M-adapter: Multi-level image-to-video adaptation for video action recognition

• Published in: Computer vision and image understanding Vol. 249; p. 104150
• Main Authors: Li, Rongchang, Xu, Tianyang, Wu, Xiao-Jun, Li, Linze, Yang, Xiao, Shen, Zhongwei, Kittler, Josef
• Format: Journal Article
• Language: English
• Published: Elsevier Inc 01.12.2024
• Subjects: Action recognition; Image-to-video adaptation; Parameter-efficient transfer learning; Action recognition; Image-to-video adaptation; 41A10; 65D05; Parameter-efficient transfer learning; 65D17; 41A05
• ISSN: 1077-3142
• DOI: 10.1016/j.cviu.2024.104150

With the growing size of visual foundation models, training video models from scratch has become costly and challenging. Recent attempts focus on transferring frozen pre-trained Image Models (PIMs) to video fields by tuning inserted learnable parameters such as adapters and prompts. However, these methods require saving PIM activations for gradient calculations, leading to limited savings of GPU memory. In this paper, we propose a novel parallel branch that adapts the multi-level outputs of the frozen PIM for action recognition. It avoids passing gradients through the PIMs, thus naturally owning much lower GPU memory footprints. The proposed adaptation branch consists of hierarchically combined multi-level output adapters (M-adapters), comprising a fusion module and a temporal module. This design digests the existing discrepancies between the pre-training task and the target task with lower training costs. We show that when using larger models or on scenarios with higher demands for temporal modelling, the proposed method performs better than those with the full-parameter tuning manner.
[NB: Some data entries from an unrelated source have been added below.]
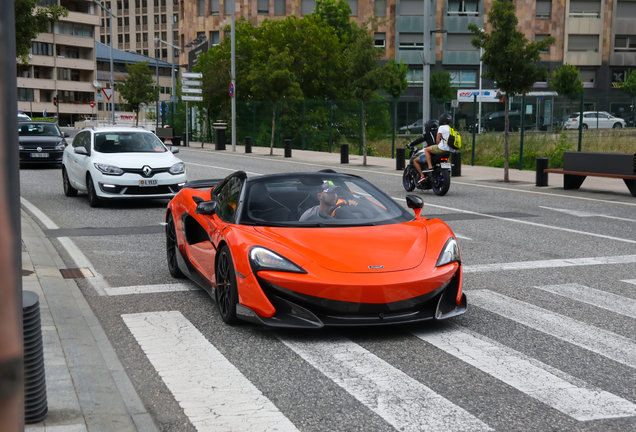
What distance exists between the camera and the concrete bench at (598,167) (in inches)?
688

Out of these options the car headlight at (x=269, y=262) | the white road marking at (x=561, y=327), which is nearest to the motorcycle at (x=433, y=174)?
the white road marking at (x=561, y=327)

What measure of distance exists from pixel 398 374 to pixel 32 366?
2.22m

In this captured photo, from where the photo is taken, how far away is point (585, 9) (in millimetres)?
72938

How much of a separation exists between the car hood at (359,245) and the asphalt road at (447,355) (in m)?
0.56

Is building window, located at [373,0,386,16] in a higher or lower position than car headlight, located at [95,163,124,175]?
higher

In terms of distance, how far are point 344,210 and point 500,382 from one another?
95.4 inches

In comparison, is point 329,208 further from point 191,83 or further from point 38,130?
point 191,83

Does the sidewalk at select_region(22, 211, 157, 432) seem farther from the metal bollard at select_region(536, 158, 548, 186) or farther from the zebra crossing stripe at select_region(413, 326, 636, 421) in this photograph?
the metal bollard at select_region(536, 158, 548, 186)

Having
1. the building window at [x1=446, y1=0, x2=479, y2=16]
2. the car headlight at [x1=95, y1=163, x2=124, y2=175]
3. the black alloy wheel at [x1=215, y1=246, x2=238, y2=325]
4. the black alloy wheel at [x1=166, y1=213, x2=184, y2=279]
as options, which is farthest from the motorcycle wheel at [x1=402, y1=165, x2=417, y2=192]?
the building window at [x1=446, y1=0, x2=479, y2=16]

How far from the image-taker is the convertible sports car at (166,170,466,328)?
5562mm

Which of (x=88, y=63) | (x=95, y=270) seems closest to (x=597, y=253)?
(x=95, y=270)

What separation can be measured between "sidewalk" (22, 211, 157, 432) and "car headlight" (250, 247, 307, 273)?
1.18 m

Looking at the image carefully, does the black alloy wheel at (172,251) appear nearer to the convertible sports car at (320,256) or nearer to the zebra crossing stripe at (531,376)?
the convertible sports car at (320,256)

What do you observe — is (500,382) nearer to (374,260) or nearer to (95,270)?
(374,260)
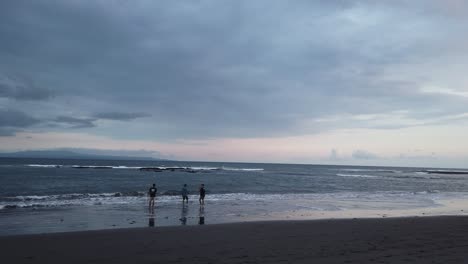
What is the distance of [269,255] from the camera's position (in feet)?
32.1

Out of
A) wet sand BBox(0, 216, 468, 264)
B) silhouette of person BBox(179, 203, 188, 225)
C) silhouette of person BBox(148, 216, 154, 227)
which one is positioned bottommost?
silhouette of person BBox(179, 203, 188, 225)

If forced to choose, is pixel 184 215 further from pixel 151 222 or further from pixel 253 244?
pixel 253 244

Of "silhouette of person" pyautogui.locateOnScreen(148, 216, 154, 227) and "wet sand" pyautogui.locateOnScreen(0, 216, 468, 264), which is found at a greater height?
"wet sand" pyautogui.locateOnScreen(0, 216, 468, 264)

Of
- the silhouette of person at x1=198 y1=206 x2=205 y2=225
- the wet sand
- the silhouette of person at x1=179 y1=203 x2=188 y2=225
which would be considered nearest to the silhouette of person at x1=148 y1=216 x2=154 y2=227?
the silhouette of person at x1=179 y1=203 x2=188 y2=225

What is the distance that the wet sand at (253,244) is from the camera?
31.8ft

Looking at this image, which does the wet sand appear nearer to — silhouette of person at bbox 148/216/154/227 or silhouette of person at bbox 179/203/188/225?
silhouette of person at bbox 148/216/154/227

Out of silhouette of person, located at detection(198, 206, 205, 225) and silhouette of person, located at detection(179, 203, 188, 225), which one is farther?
silhouette of person, located at detection(179, 203, 188, 225)

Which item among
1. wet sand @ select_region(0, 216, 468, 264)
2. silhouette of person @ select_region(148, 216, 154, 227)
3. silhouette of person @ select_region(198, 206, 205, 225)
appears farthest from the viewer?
silhouette of person @ select_region(198, 206, 205, 225)

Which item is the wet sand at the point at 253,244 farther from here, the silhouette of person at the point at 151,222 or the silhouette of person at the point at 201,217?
the silhouette of person at the point at 201,217

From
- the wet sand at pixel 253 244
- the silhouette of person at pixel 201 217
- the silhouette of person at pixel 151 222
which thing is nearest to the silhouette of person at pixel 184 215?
the silhouette of person at pixel 201 217

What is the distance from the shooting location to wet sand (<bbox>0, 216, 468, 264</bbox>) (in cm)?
968

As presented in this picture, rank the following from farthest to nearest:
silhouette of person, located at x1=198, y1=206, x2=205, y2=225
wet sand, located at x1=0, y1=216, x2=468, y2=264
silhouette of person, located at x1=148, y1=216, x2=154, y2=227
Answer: silhouette of person, located at x1=198, y1=206, x2=205, y2=225 → silhouette of person, located at x1=148, y1=216, x2=154, y2=227 → wet sand, located at x1=0, y1=216, x2=468, y2=264

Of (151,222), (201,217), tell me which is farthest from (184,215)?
(151,222)

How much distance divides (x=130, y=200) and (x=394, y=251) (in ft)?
71.1
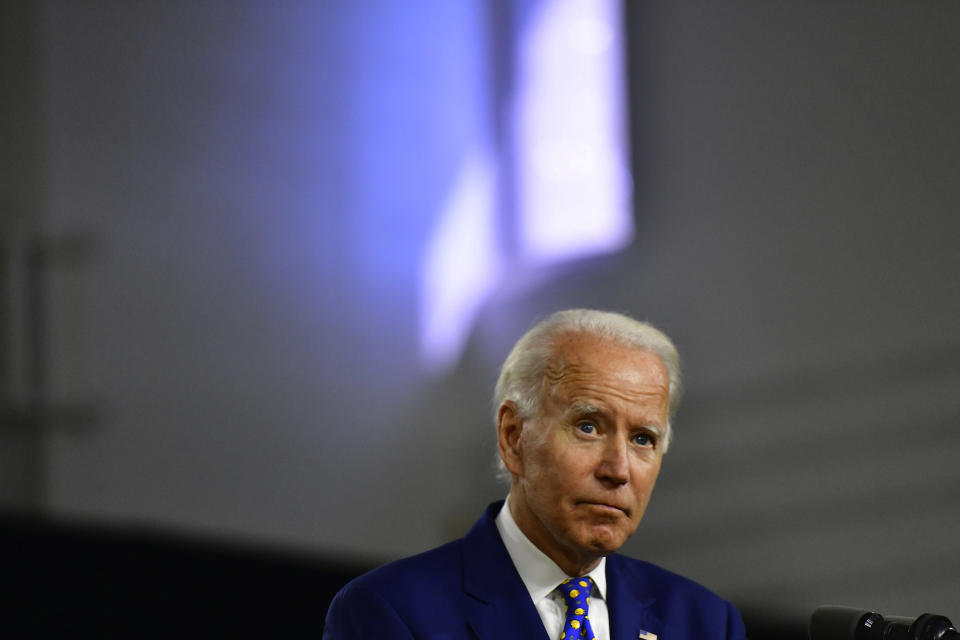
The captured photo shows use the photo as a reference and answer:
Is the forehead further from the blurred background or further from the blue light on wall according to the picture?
the blue light on wall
Finally, despite only tuning fewer parameters, our method achieves superior or comparable performance against current state-of-the-art methods. •A parallel parameter-efficient tuning method with less cost than current methods.•A multi-level adapter that adapts pre-trained image models for action recognition.•Comprehensive comparisons between full-parameter and proposed tuning approach.•Competitive performance to SOTA results while requiring lower training costs.